In cifre, secondo i dati previsionali di Unioncamere, nel corso dei prossimi quattro anni (2021-2024) il mercato del lavoro richiederà 1,6 milioni di lavoratori che sappiano sviluppare soluzioni e strategie ecosostenibili, e per quasi un milione di profili l’attitudine al risparmio energetico e alla sostenibilità ambientale sarà il fattore dirimente ai fini dell’assunzione. In particolare, il 46% dei posti di lavoro a disposizione sarà destinato all’assunzione di figure molto specializzate (circa 744mila professionisti). Maggiori competenze green saranno richieste poi a figure professionali già esistenti: ingegneri civili, ingegneri energetici e meccanici, ma anche i tecnici nella gestione dei cantieri edili e i tecnici della sicurezza sul lavoro.
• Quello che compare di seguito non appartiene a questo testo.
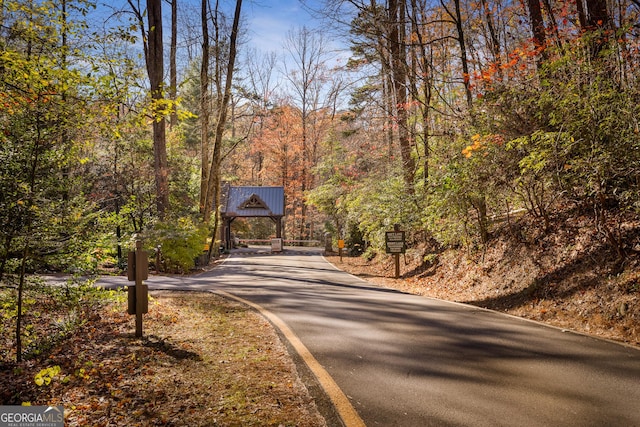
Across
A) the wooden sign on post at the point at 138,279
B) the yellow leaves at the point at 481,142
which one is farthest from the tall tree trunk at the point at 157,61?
the yellow leaves at the point at 481,142

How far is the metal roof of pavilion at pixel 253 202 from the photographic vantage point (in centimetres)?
3494

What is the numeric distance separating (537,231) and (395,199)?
6571mm

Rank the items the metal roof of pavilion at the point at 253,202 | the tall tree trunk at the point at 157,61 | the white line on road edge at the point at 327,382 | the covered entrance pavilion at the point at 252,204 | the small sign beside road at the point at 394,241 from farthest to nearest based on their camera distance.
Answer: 1. the metal roof of pavilion at the point at 253,202
2. the covered entrance pavilion at the point at 252,204
3. the tall tree trunk at the point at 157,61
4. the small sign beside road at the point at 394,241
5. the white line on road edge at the point at 327,382

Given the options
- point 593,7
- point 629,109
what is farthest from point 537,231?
point 593,7

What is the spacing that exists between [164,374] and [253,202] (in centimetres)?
3189

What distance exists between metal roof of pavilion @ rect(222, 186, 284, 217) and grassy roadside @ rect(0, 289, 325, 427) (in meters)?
28.2

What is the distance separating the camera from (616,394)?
11.3 feet

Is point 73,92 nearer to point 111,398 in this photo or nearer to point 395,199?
point 111,398

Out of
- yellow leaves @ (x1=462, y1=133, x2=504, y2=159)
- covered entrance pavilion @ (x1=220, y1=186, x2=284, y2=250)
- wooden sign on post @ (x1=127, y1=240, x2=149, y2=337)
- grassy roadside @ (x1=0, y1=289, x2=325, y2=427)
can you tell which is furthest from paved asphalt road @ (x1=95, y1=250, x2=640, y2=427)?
covered entrance pavilion @ (x1=220, y1=186, x2=284, y2=250)

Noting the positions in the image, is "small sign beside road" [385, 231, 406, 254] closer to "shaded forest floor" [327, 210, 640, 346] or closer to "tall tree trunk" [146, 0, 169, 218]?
"shaded forest floor" [327, 210, 640, 346]

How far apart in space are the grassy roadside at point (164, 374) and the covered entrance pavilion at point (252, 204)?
2803 cm

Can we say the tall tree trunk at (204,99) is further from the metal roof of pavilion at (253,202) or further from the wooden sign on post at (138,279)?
the metal roof of pavilion at (253,202)

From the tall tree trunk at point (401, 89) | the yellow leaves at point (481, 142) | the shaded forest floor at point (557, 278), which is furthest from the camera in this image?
the tall tree trunk at point (401, 89)

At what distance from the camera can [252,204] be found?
116 feet
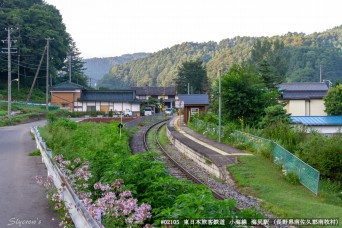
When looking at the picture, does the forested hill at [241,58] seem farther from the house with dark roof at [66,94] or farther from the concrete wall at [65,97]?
the concrete wall at [65,97]

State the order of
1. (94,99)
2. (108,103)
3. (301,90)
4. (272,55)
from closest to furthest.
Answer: (301,90)
(108,103)
(94,99)
(272,55)

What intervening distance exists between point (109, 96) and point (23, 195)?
58.3 m

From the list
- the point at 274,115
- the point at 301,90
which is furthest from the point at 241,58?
the point at 274,115

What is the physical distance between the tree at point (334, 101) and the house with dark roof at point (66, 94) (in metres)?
42.3

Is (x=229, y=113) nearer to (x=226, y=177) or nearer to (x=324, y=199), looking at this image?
(x=226, y=177)

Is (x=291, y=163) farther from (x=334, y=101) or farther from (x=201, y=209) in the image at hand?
(x=334, y=101)

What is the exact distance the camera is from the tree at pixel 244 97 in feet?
89.9

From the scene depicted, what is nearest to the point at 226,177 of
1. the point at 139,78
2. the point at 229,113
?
the point at 229,113

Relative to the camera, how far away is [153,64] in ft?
534

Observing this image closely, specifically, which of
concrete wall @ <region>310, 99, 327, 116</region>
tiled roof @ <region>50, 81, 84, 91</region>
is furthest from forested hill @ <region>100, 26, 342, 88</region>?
concrete wall @ <region>310, 99, 327, 116</region>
“In un anno si sono persi circa 1,4 milioni di nuovi posti di lavoro, eppure la percentuale di domanda di competenze green è rimasta altissima e non è arretrata”, conclude Barucca. “L’alta domanda di competenze verdi non arriva solo dalle imprese eco-investitrici ma da tutto il tessuto produttivo. Le professioni circolari, le microimprese che spesso sono composte dai singoli che si ingegnano e mettono a frutto ciò che hanno appreso sono le principali destinatarie di queste riflessioni. I grossi stakeholder, i grandi capitali, i governi, se lo vogliono hanno a disposizione tutti questi dati da tempo. Qualcuno li sta cominciando ad usare, anche se la strada è lunga”.

Guida alle professioni verdi

La conclusione del progetto ECCO, infine, ha visto nascere una “Guida alle professioni green”, un vademecum con 27 professioni – più o meno comuni – per le quali sono richieste percentuali sempre maggiori di competenze verdi: dal cuoco al webmaster, dal fabbro al fisioterapista. La guida, realizzata da Angela Maria Di Luise e Marco Gisotti di Green Factor, con le illustrazioni di Barbara Sabatini, sarà uno tra gli elementi che verranno presentati all’evento finale di progetto: 100 voci di economia circolare e civile, una maratona digitale che accenderà i riflettori su tutti i protagonisti del progetto e sui suoi principali output.

L’evento, che si terrà il 15 giugno 2021 dalle 10.00 in diretta streaming sulla pagina Facebook e sul canale youtube Economie circolari, sarà scandito da sette sessioni interrotte dalla pausa pranzo: “Pranzo di scarti, l’economia circolare in cucina”, un live cooking con gli scarti alimentari realizzato da Renata Briano, food blogger di Giallo Zafferano, Federica Di Lieto e Azzurra D’Arpa, ex concorrenti dell’ultima edizione di Masterchef Italia e Ilaria Ricotti, PR manager di Too Good To Go.

L’evento si concluderà alle 18.00 con una tavola rotonda moderata da Francesco Loiacono, direttore de La Nuova Ecologia, alla presenza di Stefano Ciafani, presidente di Legambiente, Ilaria Fontana, Sottosegretaria di Stato al Ministero della Transizione Ecologica e Andrea Orlando, Ministro del Lavoro e delle Politiche sociali.